One who buried many of them remembered the grisly task for the remainder of his life: “As long as reason holds her sway, until all else is forgotten, I shall remember that day and its ghastly dead.  We took them from perfect lines of battle as they had fallen; we dragged them out from behind rocks; we found them behind logs or lying over them, with eyes and mouths distended, and faces blackened with mortification.  We found them everywhere in our front, from  within a few feet of our fortifications to the foot of the hill.” 
12

It is a ghastly remembrance indeed,  and one we must never forget.


Sources:  Baumgartner, Richard A.  Buckeye  Blood: Ohio at Gettysburg.   Huntington, WVA: Blue Acorn Press, 2003.   Broadhead, Sarah.  Diary of a Lady.  Copy, Adams County Historical Society  (hereafter ACHS).  Conklin, E.F.  Women at  Gettysburg 1863.  Gettysburg, PA:  Thomas Publications, 1993.  Letter, Henry  M. Howells to his Mother, 5 July, 1863, 124th New York File,  Gettysburg National Military Park (hereafter GNMP).  Letter, Edw. Simmons, 1st MD  Eastern Shore Reg’t to Dear Cousin Willie, 4 July 1863.  Copy, GNMP.   Lightner, Nathaniel. Civilian Account File, ACHS.  Stoke, Frank M.  “General Hospital” at Gettysburg, 26 Oct.  1863.  Copy, Hospital File, GNMP.


End Notes:

1.  Letter, Howells to his Mother, 5 July,  1863. 
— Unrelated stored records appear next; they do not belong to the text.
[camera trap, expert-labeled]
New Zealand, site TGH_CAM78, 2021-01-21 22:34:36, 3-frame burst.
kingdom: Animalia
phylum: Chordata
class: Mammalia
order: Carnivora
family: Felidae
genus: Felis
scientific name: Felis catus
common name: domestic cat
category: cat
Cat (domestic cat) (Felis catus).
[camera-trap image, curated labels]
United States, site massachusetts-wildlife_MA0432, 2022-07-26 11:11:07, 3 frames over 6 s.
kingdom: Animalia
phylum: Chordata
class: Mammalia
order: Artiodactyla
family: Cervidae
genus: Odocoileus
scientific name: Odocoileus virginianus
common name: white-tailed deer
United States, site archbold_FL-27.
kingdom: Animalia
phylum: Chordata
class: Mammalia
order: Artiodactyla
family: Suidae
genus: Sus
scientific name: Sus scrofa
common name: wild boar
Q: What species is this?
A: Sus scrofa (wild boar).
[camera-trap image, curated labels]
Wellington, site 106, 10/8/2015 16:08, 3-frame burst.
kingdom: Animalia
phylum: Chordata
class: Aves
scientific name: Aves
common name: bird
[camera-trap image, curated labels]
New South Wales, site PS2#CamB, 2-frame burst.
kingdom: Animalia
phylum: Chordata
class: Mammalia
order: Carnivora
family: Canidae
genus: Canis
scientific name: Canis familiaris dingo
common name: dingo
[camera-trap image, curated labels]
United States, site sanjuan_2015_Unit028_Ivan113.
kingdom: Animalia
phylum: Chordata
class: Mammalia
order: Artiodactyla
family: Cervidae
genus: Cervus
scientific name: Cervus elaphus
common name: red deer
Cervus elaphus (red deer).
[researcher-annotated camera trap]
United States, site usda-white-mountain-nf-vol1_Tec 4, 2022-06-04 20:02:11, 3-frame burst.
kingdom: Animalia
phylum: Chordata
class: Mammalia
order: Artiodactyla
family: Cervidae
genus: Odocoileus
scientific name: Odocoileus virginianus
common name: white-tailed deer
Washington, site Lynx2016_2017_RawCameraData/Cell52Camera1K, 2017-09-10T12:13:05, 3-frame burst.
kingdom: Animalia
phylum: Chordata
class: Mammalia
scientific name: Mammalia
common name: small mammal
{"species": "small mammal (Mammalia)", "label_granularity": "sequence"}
2.  Letter, Simmons to Dear Cousin, 4 July,  1863. 

3.  Letter, Simmons to Dear Cousin, 4 July,  1863. 

4.  Stoke, 26 Oct. 1863.  Private Stoke was a musician in Company F of the  1st PA Militia.  He joined the army just before Gettysburg, in June 1863. 

5.  Conklin, p. 309. 

6.  Baumgartner, p. 184. 

7. Ibid., p. 183. 

8.  Stoke, 26 Oct. 1863. 

9.  Ibid.  Civilian laborers were hired to do the grisly work, as most Union soldiers were back to the front. 

10.  Lightner, Civilian Accounts File, ACHS. 

11.  Broadhead, Diary of a Lad , ACHS. 

12.  Baumgartner, p. 174.  The hill spoken of is Culp’s Hill.